Exercise brief ▸
Recast the lines starting at the one containing "Which item, selected from" and ending at the one containing "is farthest from finger, located" as a JSON list of strings, one string per line, skipping blank lines.
--- start of Materials provided ---
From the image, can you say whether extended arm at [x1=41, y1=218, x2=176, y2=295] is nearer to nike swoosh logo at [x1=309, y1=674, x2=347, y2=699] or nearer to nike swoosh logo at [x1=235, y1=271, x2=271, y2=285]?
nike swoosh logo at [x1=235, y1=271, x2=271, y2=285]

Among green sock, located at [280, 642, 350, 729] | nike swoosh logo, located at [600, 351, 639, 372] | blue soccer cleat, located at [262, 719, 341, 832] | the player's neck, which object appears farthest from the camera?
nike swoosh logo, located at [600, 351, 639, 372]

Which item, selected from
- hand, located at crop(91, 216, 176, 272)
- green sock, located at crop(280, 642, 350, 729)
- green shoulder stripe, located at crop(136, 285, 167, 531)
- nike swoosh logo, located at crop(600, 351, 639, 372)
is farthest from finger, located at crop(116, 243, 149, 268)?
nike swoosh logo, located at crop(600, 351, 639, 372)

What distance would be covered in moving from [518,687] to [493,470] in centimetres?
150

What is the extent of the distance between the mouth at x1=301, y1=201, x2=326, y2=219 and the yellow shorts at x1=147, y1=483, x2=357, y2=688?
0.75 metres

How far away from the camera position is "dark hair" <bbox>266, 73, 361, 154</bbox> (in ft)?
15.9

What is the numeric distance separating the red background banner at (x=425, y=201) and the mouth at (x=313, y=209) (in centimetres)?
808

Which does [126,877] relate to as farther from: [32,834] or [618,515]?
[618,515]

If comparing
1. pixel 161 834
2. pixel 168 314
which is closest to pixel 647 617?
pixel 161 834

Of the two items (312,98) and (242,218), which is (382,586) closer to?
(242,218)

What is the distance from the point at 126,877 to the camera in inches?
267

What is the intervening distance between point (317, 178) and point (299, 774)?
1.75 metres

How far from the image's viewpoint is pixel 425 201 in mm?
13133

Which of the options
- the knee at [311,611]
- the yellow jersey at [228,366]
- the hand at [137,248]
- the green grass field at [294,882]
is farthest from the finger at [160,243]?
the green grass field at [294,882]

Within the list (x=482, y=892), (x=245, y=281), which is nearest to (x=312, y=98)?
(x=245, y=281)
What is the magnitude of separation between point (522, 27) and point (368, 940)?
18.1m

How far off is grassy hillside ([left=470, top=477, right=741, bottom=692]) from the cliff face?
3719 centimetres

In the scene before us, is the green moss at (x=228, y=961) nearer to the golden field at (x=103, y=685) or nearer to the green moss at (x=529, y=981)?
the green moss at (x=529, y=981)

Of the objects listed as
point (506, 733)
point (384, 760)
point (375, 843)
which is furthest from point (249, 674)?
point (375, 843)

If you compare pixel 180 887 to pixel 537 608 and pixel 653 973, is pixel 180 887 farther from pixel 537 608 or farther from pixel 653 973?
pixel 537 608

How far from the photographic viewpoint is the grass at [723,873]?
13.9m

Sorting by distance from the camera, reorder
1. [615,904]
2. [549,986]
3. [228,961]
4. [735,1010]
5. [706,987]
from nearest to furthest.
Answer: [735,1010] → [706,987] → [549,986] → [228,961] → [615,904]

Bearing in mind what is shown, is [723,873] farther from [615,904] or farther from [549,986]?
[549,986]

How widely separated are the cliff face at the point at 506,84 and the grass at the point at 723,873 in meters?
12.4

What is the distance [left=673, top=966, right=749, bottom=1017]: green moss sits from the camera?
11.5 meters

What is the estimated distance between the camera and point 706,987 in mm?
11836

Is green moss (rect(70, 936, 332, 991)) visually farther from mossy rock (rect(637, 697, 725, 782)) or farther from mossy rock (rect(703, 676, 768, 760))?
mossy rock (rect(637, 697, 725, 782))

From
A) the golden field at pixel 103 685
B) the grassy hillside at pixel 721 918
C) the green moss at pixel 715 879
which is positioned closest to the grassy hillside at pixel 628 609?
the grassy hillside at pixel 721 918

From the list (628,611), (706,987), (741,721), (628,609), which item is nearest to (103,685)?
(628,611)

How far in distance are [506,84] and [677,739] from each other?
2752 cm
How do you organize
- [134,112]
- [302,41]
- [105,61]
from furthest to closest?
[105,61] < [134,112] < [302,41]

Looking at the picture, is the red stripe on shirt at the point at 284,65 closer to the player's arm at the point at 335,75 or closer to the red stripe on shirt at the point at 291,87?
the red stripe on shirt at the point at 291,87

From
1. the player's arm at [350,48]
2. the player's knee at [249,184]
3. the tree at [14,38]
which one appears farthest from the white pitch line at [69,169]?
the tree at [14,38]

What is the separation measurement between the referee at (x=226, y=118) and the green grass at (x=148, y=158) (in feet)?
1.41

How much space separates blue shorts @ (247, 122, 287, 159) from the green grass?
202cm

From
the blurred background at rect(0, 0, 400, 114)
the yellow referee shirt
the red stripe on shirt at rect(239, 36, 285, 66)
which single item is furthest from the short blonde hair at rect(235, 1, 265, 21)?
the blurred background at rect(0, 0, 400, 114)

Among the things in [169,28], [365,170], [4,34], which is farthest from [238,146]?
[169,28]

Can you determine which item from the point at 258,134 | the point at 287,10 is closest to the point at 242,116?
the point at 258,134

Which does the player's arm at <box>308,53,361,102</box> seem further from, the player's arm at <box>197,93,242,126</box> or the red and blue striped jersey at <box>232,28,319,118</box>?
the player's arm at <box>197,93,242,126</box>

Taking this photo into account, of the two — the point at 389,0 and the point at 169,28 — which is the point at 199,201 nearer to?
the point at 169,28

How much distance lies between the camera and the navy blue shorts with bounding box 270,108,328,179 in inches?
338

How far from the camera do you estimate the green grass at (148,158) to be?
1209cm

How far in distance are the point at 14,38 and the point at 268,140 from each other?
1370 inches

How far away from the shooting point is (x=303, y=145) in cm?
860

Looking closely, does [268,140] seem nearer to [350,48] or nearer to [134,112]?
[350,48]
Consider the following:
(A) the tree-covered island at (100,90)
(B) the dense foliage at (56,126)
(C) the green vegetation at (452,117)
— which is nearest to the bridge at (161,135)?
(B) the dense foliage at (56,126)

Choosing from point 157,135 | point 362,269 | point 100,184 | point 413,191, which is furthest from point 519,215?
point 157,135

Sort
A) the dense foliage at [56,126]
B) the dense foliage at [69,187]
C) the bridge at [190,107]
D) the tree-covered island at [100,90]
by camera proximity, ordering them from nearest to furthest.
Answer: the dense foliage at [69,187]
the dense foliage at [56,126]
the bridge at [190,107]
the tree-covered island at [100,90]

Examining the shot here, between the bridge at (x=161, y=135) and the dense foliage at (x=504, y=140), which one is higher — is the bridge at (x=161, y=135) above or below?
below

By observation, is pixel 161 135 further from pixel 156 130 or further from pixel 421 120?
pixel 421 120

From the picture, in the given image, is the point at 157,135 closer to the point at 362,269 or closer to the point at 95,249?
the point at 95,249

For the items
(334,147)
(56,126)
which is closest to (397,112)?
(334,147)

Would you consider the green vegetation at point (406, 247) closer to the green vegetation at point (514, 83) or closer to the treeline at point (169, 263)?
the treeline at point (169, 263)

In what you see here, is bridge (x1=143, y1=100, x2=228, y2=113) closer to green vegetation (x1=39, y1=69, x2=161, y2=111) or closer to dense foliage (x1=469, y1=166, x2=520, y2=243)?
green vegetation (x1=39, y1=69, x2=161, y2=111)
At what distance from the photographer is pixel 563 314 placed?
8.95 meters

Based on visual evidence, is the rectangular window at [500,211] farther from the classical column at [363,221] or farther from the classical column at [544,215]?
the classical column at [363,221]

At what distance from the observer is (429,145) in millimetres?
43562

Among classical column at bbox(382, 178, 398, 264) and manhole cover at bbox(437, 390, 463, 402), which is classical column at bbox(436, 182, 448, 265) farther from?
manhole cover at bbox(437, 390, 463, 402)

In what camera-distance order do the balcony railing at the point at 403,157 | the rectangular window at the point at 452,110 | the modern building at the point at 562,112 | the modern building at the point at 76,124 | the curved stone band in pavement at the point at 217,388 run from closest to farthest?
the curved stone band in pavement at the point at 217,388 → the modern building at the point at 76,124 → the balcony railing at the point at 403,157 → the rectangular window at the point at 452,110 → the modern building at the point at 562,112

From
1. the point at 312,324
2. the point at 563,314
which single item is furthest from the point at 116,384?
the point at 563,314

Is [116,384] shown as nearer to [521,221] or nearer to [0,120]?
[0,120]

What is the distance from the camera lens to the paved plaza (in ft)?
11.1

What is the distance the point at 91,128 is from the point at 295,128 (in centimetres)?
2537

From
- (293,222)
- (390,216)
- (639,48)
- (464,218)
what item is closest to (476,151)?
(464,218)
--- end of Materials provided ---
Reply to the task ▸
[
  "Which item, selected from",
  "- hand, located at crop(91, 216, 176, 272)",
  "- green sock, located at crop(280, 642, 350, 729)",
  "- green shoulder stripe, located at crop(136, 285, 167, 531)",
  "- nike swoosh logo, located at crop(600, 351, 639, 372)",
  "is farthest from finger, located at crop(116, 243, 149, 268)?"
]